-- Supplied text follows --

The 20h00 Sunday July 11 “family meeting” address by President Cyril Ramaphosa held few surprises for the Covid-disrupted South African economy, as the Delta variant of the virus spreads across the country.
Most notably, the restaurant industry got a reprieve. The restrictions will now allow customers to enter restaurants, sit down and have a meal indoors, under the existing strict health protocols already in place, with a maximum of 50 patrons at a time (or for “smaller venues”, 50% of maximum capacity). But there are still to be no alcohol sales on-site or off-site.
While it was generally accepted that the President would announce that the adjusted level 4 lockdown was to be extended for another 14 days, until Sunday July 25, several players had said prior to the speech, that this extension would prove devastating for many sectors of the economy.
Wendy Alberts, CEO of the Restaurant Association of South Africa (RASA) said, prior to the President’s speech that RASA was preparing to wage a court battle with the government over the restaurant closure. She complained of the government’s lack of consultation and communications and its inconsistent decisions. She said there was no scientific evidence of risk in operating restaurants and the incidence of Covid-19, as compared with this risk for shopping malls and large retail stores. “The Minister (of Tourism) is compromised as she now has the Health portfolio. We don’t even have a voice in the NCCC,” said Wendy.

-- Supplied text concluded --
-- Extracted records follows --

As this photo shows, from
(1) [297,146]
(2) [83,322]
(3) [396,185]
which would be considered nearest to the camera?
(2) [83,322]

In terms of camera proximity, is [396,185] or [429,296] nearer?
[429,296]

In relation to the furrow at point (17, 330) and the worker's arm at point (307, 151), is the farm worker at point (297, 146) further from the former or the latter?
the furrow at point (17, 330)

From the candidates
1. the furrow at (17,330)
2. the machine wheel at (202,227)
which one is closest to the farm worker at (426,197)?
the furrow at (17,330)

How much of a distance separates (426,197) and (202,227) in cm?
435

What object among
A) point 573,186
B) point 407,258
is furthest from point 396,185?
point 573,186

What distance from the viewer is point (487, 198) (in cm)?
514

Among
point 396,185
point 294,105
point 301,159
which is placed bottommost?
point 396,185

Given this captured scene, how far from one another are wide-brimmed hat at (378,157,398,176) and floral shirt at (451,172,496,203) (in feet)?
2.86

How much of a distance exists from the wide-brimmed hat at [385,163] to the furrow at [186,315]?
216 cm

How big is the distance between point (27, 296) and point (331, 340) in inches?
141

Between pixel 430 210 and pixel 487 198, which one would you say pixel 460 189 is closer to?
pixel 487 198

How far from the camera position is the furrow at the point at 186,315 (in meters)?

-- Extracted records concluded --

## What this exercise asks
**a.** From the article on the July 11 lockdown address, output the passage that begins with the words containing "Most notably, the" and ends with "of the economy.", copied word for word.
**b.** According to the article on the July 11 lockdown address, until what date was the adjusted level 4 lockdown expected to be extended?
**c.** Continue the article on the July 11 lockdown address from the point where it stops.

## Answers for each item
**a.**
Most notably, the restaurant industry got a reprieve. The restrictions will now allow customers to enter restaurants, sit down and have a meal indoors, under the existing strict health protocols already in place, with a maximum of 50 patrons at a time (or for “smaller venues”, 50% of maximum capacity). But there are still to be no alcohol sales on-site or off-site.
While it was generally accepted that the President would announce that the adjusted level 4 lockdown was to be extended for another 14 days, until Sunday July 25, several players had said prior to the speech, that this extension would prove devastating for many sectors of the economy.

**b.** Sunday, July 25

**c.**
TBCSA CEO, Tshifhiwa Tshivenghwa said on SABC news prior to the President’s speech that it had been a pity that there was no government support for businesses affected by lockdown, pointing out that TERS was not government help, as it did not emanate from the government but from the UIF, therefore from the employees themselves.
He also said earlier that an extension of the lockdown would be “disastrous”. On the subject of how the alcohol sales ban affects tourism, Tshifhiwa said alcohol is just a part of the experience that we serve to tourists, and those tourists want the full offering.
The President was immovable on the matter of alcohol sales, saying: “We now know that restrictions on the sale of alcohol reduce numbers in hospitals, and we need to free up capacity.”
President Ramaphosa indicated the National vaccination programme would shortly ramp up seriously. He said that a meeting between the AU and the EU had resulted in an agreement between the two parties on the supply of vaccines to Africa.